Your goal: Pull out each line in the rows below that contains the string "metal", and copy it as it appears.

* Start *

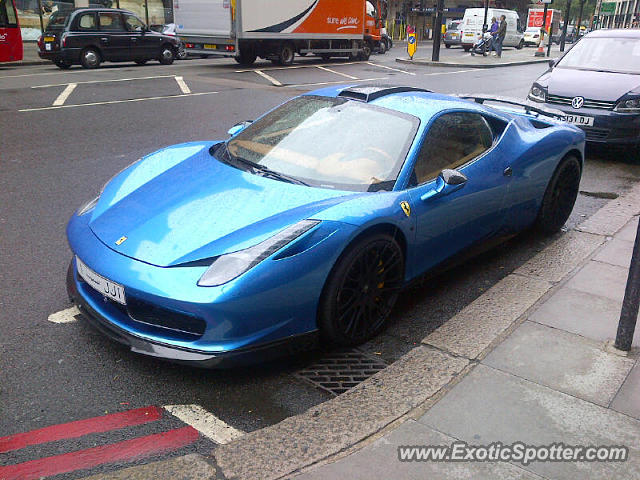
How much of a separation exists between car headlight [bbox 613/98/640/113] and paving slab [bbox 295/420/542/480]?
7240mm

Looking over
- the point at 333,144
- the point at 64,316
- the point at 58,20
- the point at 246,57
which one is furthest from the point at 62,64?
the point at 333,144

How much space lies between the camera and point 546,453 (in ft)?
8.20

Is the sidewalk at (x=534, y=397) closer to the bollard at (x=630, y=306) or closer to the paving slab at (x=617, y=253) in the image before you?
the bollard at (x=630, y=306)

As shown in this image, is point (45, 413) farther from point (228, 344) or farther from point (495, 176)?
point (495, 176)

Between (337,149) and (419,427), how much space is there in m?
1.92

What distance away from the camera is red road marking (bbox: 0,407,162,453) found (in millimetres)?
2602

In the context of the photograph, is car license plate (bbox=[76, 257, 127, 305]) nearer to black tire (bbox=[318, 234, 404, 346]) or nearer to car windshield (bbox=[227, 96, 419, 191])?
black tire (bbox=[318, 234, 404, 346])

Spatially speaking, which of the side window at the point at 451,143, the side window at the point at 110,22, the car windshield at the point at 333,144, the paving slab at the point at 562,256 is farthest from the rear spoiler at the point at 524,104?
the side window at the point at 110,22

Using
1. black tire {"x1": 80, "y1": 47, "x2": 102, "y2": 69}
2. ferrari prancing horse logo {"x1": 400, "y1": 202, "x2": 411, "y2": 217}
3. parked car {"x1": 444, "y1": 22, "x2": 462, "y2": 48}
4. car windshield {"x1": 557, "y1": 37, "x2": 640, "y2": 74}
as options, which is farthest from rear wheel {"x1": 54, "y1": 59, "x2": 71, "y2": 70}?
parked car {"x1": 444, "y1": 22, "x2": 462, "y2": 48}

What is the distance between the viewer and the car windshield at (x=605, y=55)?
30.0 ft

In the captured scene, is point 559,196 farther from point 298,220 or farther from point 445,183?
point 298,220

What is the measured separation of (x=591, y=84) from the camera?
8.66m

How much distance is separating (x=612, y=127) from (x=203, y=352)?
735cm

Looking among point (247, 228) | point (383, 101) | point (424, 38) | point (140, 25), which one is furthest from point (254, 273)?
point (424, 38)
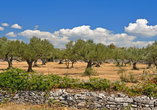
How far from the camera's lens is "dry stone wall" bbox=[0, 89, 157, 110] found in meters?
8.08

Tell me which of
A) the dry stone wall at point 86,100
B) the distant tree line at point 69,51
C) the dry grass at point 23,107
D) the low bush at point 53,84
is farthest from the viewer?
the distant tree line at point 69,51

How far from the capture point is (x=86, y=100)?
848 cm

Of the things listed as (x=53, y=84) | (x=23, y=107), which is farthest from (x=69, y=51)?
(x=23, y=107)

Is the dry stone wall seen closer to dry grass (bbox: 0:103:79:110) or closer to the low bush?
dry grass (bbox: 0:103:79:110)

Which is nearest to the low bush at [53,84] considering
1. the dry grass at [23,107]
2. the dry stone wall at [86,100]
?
the dry stone wall at [86,100]

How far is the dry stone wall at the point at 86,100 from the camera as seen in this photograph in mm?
8078

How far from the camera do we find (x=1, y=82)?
9602 millimetres

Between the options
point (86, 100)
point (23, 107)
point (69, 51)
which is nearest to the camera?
point (86, 100)

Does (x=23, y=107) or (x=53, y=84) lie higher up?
(x=53, y=84)

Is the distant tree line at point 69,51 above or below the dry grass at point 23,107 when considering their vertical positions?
above

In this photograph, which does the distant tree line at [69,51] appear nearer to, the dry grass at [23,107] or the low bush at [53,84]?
the low bush at [53,84]

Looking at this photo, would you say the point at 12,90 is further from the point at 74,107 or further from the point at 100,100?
the point at 100,100

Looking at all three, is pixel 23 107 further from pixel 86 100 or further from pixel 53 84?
pixel 86 100

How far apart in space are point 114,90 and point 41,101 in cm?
499
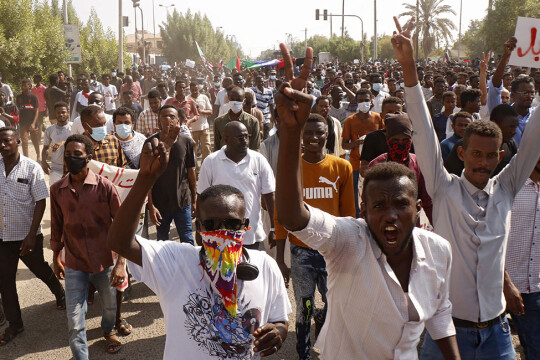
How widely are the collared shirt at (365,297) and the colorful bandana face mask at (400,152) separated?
206 cm

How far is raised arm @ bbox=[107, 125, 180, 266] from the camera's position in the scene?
2.09 meters

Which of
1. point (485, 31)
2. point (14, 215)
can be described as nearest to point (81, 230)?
point (14, 215)

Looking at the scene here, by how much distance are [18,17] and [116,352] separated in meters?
16.6

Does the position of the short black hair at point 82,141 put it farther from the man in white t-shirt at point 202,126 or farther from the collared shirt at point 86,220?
the man in white t-shirt at point 202,126

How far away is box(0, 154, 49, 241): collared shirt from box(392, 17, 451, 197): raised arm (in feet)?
11.8

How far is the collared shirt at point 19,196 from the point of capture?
493 cm

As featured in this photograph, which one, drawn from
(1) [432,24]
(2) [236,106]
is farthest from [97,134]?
(1) [432,24]

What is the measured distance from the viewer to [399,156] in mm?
4156

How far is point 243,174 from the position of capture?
190 inches

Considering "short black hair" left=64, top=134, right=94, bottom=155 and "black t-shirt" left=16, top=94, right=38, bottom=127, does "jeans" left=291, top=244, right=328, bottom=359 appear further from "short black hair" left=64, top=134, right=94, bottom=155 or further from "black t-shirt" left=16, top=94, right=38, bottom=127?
"black t-shirt" left=16, top=94, right=38, bottom=127

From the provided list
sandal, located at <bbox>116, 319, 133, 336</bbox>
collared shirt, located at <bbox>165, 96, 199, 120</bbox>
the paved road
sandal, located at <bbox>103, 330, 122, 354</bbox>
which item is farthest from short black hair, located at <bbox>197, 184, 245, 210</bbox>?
collared shirt, located at <bbox>165, 96, 199, 120</bbox>

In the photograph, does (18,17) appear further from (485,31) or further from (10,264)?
(485,31)

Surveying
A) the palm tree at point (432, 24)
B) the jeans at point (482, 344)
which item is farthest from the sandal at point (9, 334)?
the palm tree at point (432, 24)

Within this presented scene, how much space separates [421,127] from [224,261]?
1237 millimetres
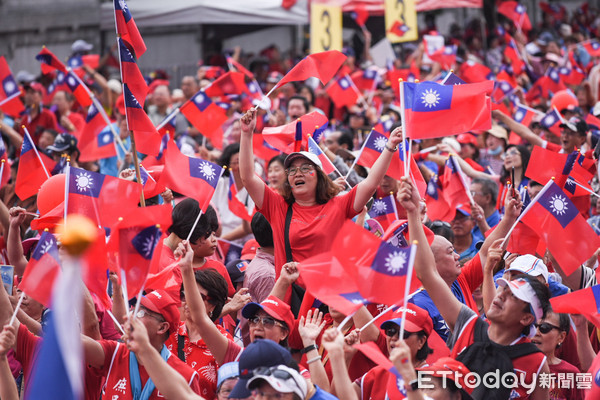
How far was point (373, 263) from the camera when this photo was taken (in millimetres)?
4363

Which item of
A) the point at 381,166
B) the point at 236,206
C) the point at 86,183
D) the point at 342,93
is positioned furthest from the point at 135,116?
the point at 342,93

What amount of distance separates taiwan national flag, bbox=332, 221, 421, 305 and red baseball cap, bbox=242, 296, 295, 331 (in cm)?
64

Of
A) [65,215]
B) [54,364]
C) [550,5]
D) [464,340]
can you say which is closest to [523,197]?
[464,340]

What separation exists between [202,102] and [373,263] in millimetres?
5298

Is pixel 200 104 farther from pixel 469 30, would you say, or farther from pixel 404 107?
pixel 469 30

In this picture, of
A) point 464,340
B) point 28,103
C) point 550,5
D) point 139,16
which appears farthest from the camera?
point 550,5

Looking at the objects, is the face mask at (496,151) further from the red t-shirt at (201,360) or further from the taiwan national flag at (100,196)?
the red t-shirt at (201,360)

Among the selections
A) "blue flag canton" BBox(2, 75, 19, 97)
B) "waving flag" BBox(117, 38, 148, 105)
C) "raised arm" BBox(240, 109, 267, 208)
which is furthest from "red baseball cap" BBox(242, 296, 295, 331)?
"blue flag canton" BBox(2, 75, 19, 97)

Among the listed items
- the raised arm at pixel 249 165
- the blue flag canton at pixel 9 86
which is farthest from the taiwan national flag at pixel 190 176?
the blue flag canton at pixel 9 86

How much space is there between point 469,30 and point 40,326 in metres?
20.1

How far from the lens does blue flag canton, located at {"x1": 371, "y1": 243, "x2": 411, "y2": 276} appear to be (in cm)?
433

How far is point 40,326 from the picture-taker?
5164mm

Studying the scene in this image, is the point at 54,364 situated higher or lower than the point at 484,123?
lower

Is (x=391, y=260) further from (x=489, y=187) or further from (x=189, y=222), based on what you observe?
(x=489, y=187)
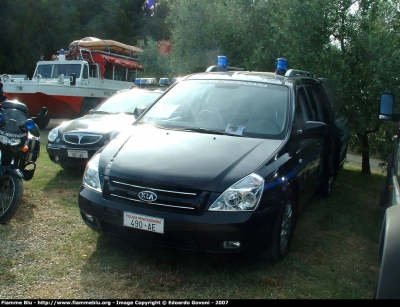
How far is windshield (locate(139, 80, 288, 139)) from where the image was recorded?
14.5 feet

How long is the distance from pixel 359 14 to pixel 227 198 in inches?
245

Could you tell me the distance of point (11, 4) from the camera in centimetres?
2778

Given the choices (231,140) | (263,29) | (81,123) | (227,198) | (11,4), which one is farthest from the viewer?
(11,4)

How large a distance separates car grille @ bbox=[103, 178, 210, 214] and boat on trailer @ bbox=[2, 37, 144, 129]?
10.0m

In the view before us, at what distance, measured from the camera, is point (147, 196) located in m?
3.58

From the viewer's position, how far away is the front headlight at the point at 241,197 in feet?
11.4

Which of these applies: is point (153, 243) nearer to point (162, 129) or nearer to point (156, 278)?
point (156, 278)

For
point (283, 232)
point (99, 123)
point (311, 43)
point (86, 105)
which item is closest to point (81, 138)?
point (99, 123)

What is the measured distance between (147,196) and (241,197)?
0.74 meters

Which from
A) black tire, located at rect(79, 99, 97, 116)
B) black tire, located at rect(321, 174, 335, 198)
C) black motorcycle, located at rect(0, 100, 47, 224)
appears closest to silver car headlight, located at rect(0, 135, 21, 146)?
black motorcycle, located at rect(0, 100, 47, 224)

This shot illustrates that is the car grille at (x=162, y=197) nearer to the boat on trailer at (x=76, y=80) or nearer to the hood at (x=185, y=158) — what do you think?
the hood at (x=185, y=158)

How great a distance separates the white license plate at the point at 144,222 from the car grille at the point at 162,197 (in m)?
0.09

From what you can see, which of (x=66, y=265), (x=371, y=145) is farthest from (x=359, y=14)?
(x=66, y=265)

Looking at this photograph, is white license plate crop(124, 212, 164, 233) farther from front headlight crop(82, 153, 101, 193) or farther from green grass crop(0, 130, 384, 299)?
front headlight crop(82, 153, 101, 193)
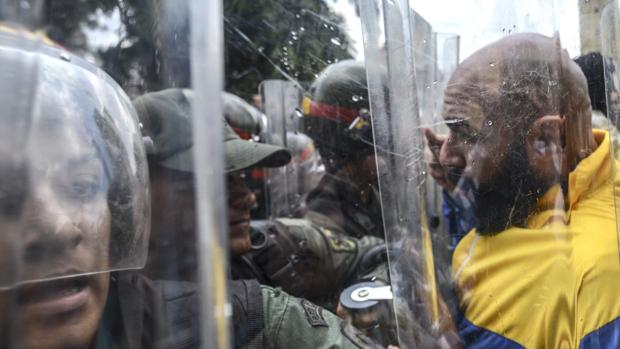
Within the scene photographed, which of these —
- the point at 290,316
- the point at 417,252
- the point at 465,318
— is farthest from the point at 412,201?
the point at 290,316

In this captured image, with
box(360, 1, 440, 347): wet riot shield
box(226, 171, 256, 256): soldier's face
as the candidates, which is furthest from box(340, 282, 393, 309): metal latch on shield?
box(226, 171, 256, 256): soldier's face

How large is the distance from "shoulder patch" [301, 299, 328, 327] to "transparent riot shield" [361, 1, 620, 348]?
245mm

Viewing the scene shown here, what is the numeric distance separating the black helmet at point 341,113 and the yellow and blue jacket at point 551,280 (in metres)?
0.66

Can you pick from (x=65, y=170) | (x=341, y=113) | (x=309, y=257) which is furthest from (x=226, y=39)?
(x=65, y=170)

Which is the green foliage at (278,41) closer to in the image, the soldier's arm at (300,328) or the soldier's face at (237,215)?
the soldier's face at (237,215)

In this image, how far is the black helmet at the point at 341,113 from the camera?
160 centimetres

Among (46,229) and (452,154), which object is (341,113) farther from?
(46,229)

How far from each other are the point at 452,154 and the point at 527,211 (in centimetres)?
14

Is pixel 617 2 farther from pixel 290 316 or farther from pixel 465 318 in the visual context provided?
pixel 290 316

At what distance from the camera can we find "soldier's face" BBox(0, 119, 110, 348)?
1.47ft

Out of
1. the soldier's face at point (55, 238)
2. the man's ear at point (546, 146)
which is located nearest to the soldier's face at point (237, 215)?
the man's ear at point (546, 146)

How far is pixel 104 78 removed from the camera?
693 millimetres

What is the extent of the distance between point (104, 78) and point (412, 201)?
1.54 ft

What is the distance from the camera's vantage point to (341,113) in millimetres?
1728
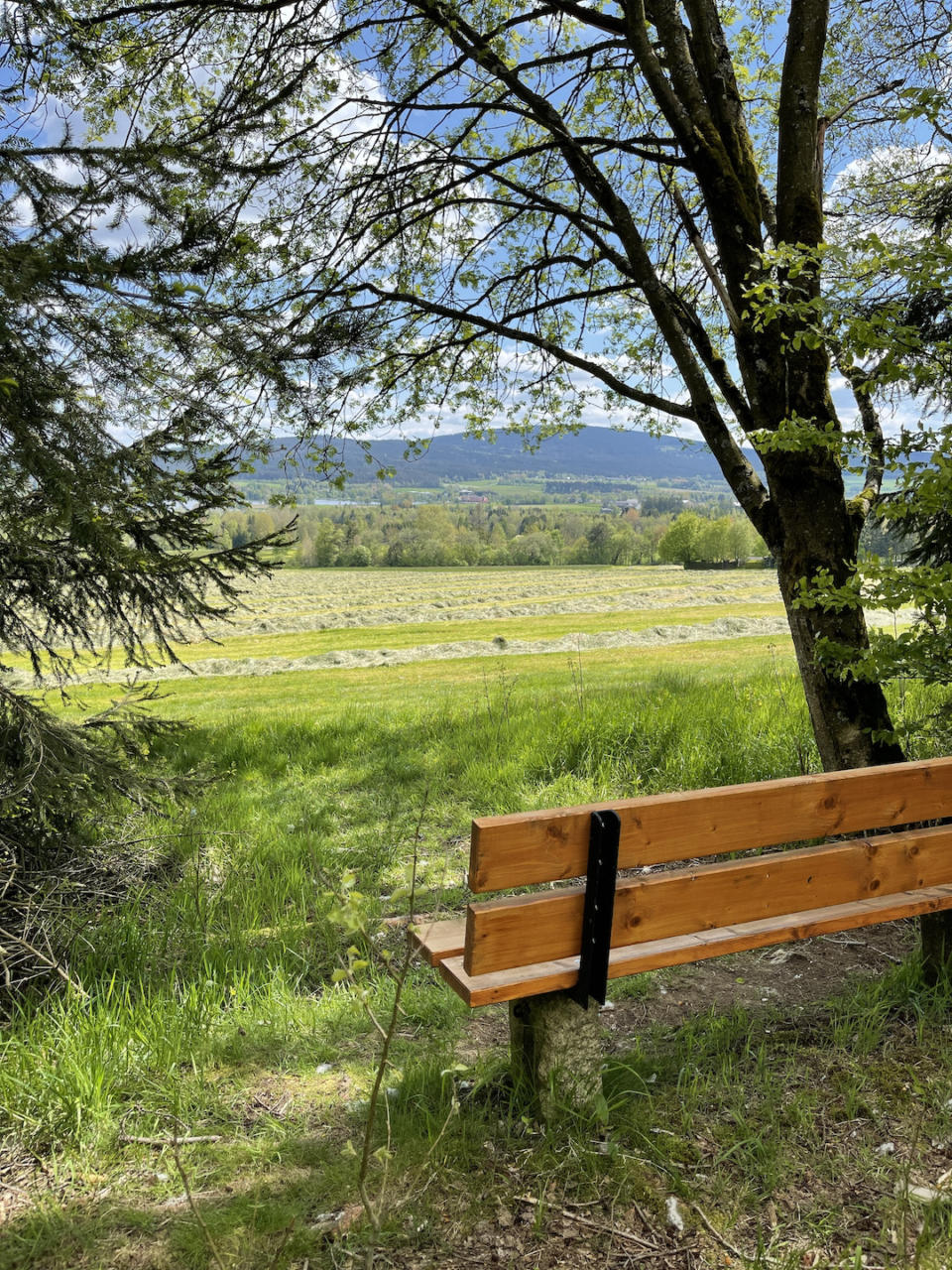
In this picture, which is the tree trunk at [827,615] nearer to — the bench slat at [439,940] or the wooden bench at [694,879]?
the wooden bench at [694,879]

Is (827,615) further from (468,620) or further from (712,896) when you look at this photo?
(468,620)

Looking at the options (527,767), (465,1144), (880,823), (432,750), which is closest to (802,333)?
(880,823)

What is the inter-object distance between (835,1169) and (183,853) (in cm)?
359

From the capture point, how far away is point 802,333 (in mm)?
3221

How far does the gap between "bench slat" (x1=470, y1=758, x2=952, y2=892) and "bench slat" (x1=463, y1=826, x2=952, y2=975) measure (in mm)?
77

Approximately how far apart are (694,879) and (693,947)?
0.74 feet

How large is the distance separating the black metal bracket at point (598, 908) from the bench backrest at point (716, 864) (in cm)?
3

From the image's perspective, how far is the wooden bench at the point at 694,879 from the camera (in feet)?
7.43

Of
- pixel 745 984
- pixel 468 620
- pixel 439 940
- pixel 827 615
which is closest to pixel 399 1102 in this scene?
pixel 439 940

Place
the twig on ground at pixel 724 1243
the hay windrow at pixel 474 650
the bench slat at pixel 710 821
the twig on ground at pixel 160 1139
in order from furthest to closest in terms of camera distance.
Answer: the hay windrow at pixel 474 650, the twig on ground at pixel 160 1139, the bench slat at pixel 710 821, the twig on ground at pixel 724 1243

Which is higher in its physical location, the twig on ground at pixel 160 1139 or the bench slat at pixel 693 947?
the bench slat at pixel 693 947

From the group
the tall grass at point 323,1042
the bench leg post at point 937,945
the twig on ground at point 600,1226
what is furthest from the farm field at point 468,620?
the bench leg post at point 937,945

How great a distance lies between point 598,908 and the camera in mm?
2336

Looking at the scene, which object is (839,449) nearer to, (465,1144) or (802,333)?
(802,333)
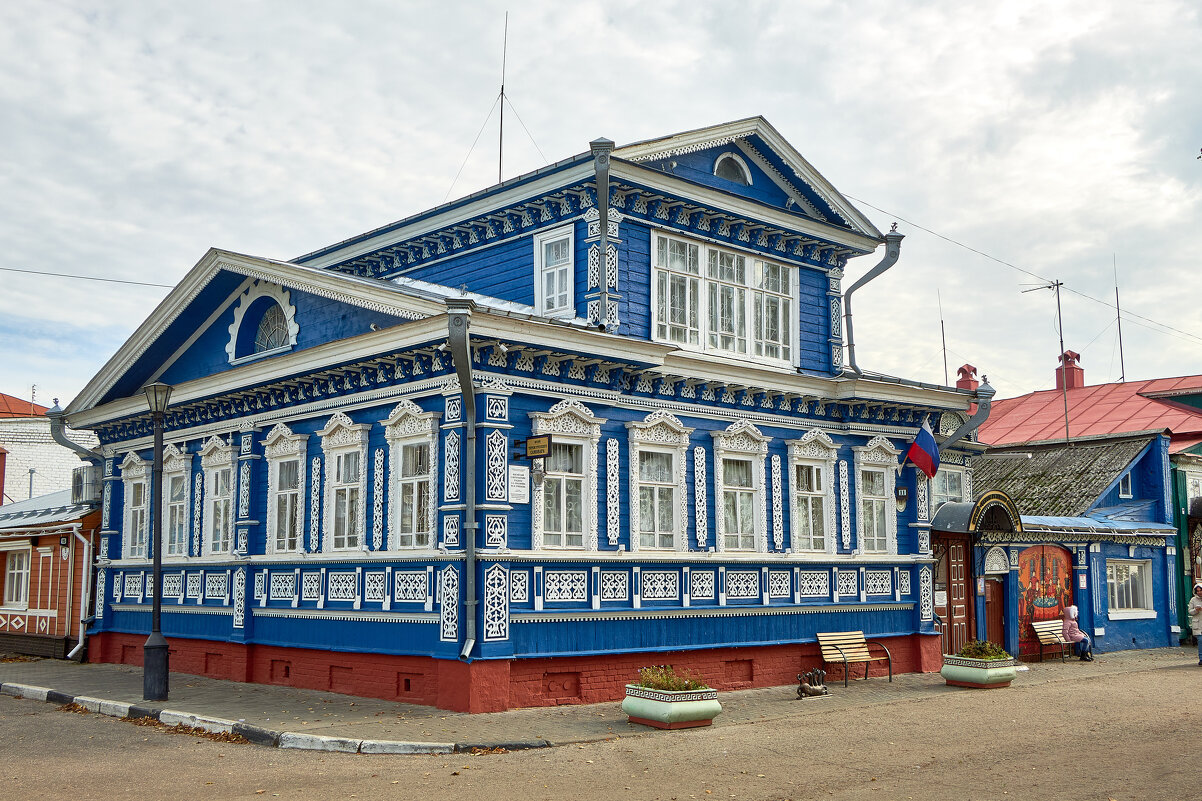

* End *

Output for this task:
as the candidates, which is furthest from box(340, 282, 393, 309): metal latch on shield?
How large is the distance separating the black metal bracket at point (598, 908) from the bench backrest at point (716, 864) (in cm)?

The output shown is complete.